Bounded Iterates / \(\ell_2\)-regularized Iterate

Generally for non-quadratic cost functions one needs to explicitly bound the iterates or augment the cost function by an \(\ell_2\)-regularization term. The implementation of GraSP incorporates these two formulations as well.

How to Use GraSP in MATLAB?

To run the algorithm you can call

xhat = GraSP(F,s,n,options);
in MATLAB. The input arguments are described below:

F : This is a function handle that allows GraSP to access the cost function and its derivatives. Note that in general the function F should take two inputs and return three outputs as in [f, g, H] = F(x,T). In a nutshell, it will return the value (f), the gradient (g), and the Hessian (H) of the cost function at x when the cost function is restricted to the set of coordinates enumerated by T.  In the “full” and “gradient” modes of the GraSP algorithm, supplying the Hessian is optional as it is not required by the algorithm. However, in most cases having access to the Hessian improves the convergence speed of the inner (convex) optiomization step in the “full” mode.

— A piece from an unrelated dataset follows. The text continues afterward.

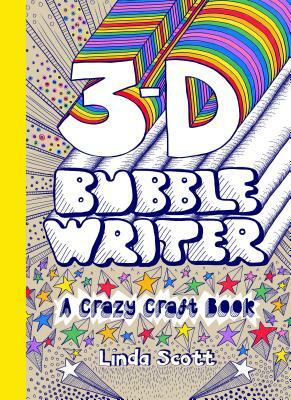 3D Bubble Writer: A Crazy Craft Book by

s : A positive integer that determines the desired sparsity level.

n : The dimensionalty of the solution.

options : This is an optional structure with the following fields that can be used to configure GraSP.

.HvFunc :  This is a function handle for a user-supplied Hessian-vector multiplication that can be used by solver of (*). In our implementation, for a cost function \(g\left(\cdot\right)\), HvFunc(v,x) is supposed to evaluate the Hessian-vector poduct \(\nabla^2 g\left(\mathbf{x}\right)\mathbf{v}\). This field is optional.

.maxIter : The maximum number of iterations for GraSP. The default value is 100.

.tolF : GraSP will halt if the value of the cost function at the current iterate is less than tolF. The default value is 1e-3.

.tolG : GraSP will halt if restriction of the gradient to its \(3s\)-largest entries has an \(\ell_2\)-norm less than tolG. The default value is 1e-3.

.mu : This parameter allows \(\ell_2\)-regularization of the cost function. If mu is positive it determines the radius of the sphere of the feasible points in the constrained form. If mu is less than or equal to zero, it determines the penalty coefficient in the penalized form. The default value for this argument is zero.

.Method : This agument takes values 'F', 'G', or 'H' to select the modes 1,2, or 3 of the algorithm described above. The default value is 'F'.

.eta : If GraSP runs in the Restricted Gradient or Hessian modes (i.e., .Mode is set to 'G' or 'H'), then the associated step-size is determined by the positive number eta. The default value is one.

.debias : A logical variable that indicates whether or not the debiasing is performed over the estimated support set at the end of each iteration. The default value is false.